Jewell and senior Interior Department officials met with McAuliffe, North Carolina Gov. Pat McCrory (D), Alabama Gov. Robert Bentley (R) and Mississippi Gov. Phil Bryant (R) on Monday. The Interior Department is expected to release a Programmatic Environmental Impact Statement within days that would allow oil and gas companies to begin surveying the outer continental shelf for natural resources.
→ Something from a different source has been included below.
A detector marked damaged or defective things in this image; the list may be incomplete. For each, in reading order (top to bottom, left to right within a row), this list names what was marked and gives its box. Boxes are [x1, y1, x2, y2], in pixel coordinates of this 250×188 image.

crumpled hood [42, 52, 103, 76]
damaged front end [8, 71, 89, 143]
The OCS Governors Coalition was founded in 2011 to advocate for energy expansion through safe and responsible offshore energy production as part of a comprehensive national energy policy. The coalition provides a discussion and policy platform for offshore energy issues shared by the coastal states and the federal government. The governors of Alaska, Louisiana, Texas, Virginia, Mississippi, Alabama, South Carolina, and North Carolina are members.

Under the Sea 

Reports also note U.S. Dept. of Interior will soon issue rules outlining what companies will need to follow before performing seismic surveys.  Thirty years has past since the last surveys were taken to determine where or how much oil or natural gas lie beneath the Atlantic ocean.

Once the PEIS is issued, seismic surveys for oil and gas deposits could begin within a matter of months.

“We want to find out exactly what’s out there, but we also want to do it in an environmentally sound way,” McCrory said in an interview. He called the meeting “very positive.”